Autumn:

25

John spends the evening nursing a glass of Chardonnay and thinking about how he'll approach Molly, about what she might know. He decides that perhaps Sherlock has confided another manila envelope to her, to give to him, at the right time.

The next morning John finds himself in a cold sweat of anticipation. He catches sight of his reflection in the window of the bus. His eyes are shining, pupils dilated wildly. John sways, dangling from a cliff of awakenings.

Other passengers sidle away from him.

Arriving at St Barts, he pokes his head around the door of the lab without knocking.

Molly is standing, still, looking out of the window into the car park.

"Hello, John."

She turns, slowly. Something about her looks ... different. The usual eager, bright Molly has vanished, replaced by a tense and vigilant gaze. And, though she is looking at John and offering a concerned smile, part of her is ... elsewhere. As if there is an alarm ringing somewhere in the building, that John can't hear.

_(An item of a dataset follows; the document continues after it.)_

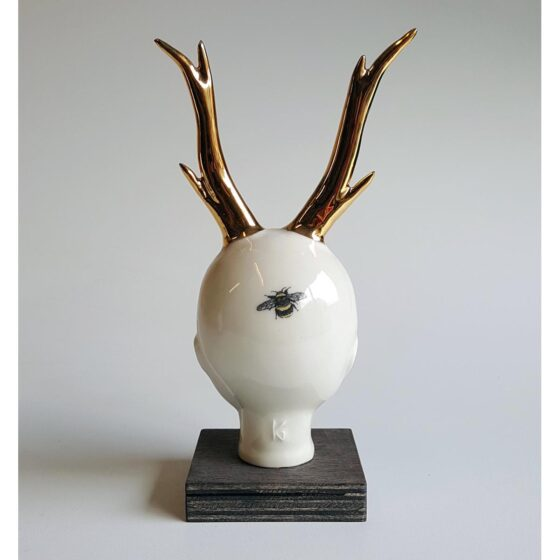 Reindeer Goldy - ceramic human head with golden reindeeer horns. Irish ceramics and porcelain for sale by Bout Yeh art and crafts gallery Belfast and Dublin, Ireland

John smiles back, unsure.Molly is one of the good folk, he reminds himself,nothing to worry about here.

"Hi," he ventures a little wave, "Sorry, it's been ages, hasn't it? How are you?"

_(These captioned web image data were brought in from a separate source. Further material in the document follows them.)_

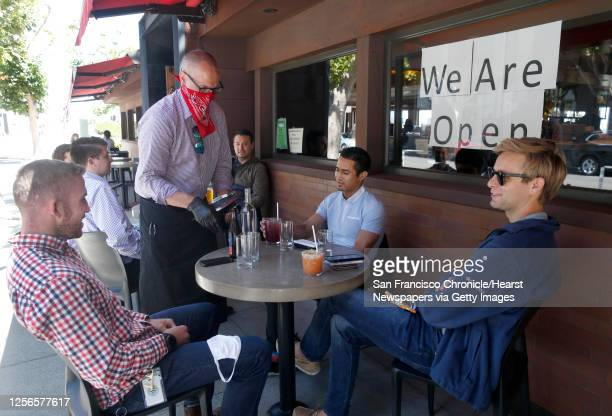 Mike Mendez-Gatewood serves beverages to a group having lunch outdoors at Fog City Diner in San Francisco, Calif. On Tuesday, July 7, 2020. Fog City...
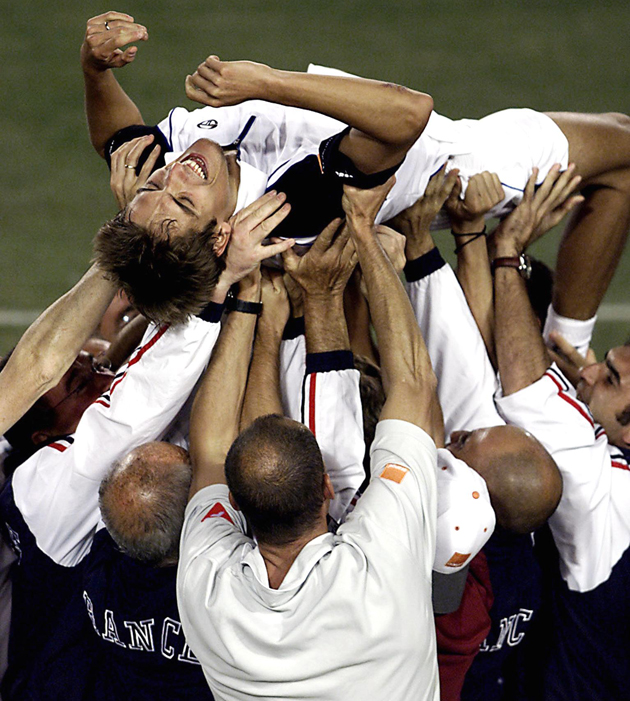 Escude is held aloft by teammates after defeating Wayne Arthurs of Australia to win the Davis Cup final.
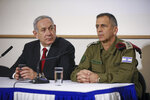 Israeli Prime Minister Benjamin Netanyahu, left, and IDF Chief of Staff Aviv Kochavi, hold press conference following the killing of a senior Islamic Jihad commander in Gaza by Israel, in Tel Aviv, Israel, Tuesday, Nov. 12, 2019. (AP Photo/Oded Balilty)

"Tolerably well," her tight, distracted expression doesn't change – she's looking somewhere over John's right shoulder, "Industrious. Persevering."

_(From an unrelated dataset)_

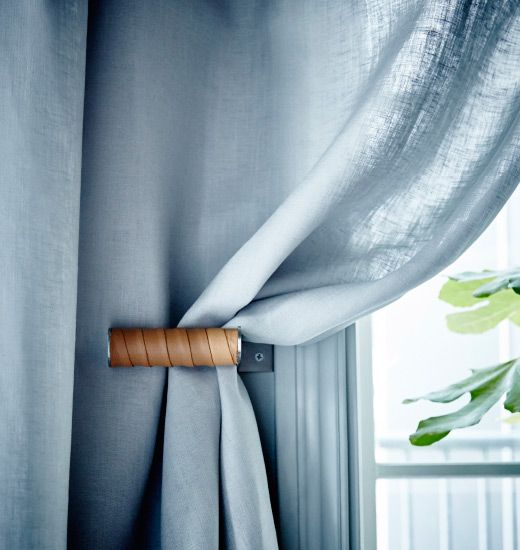 A IKEA GRUNDTAL toilet roll holder is mounted next to window to serves as a curtain tie.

She takes a breath as if to speak again, stops, frowns. "Um … how's the head?" She looks confused at her own question, then enlightened, "the head in the fridge! I lent it to Sherlock. Against my better – oh! Yes. How is it?"

John shakes his head, utterly bewildered, "Mycroft's men cleared it out. It was getting rather, you know, rotten."

Molly looks faintly ill at this, but nonetheless says, "Surely that was the point!"

John takes a step forward, "Molly, are you OK?"

"I'm fine!" She holds out her arm as a barrier, " But I'd feel a damn bit better if you refrained from drinking an entire vineyard every weekend, and took a bit more care of yourself. Look at you!"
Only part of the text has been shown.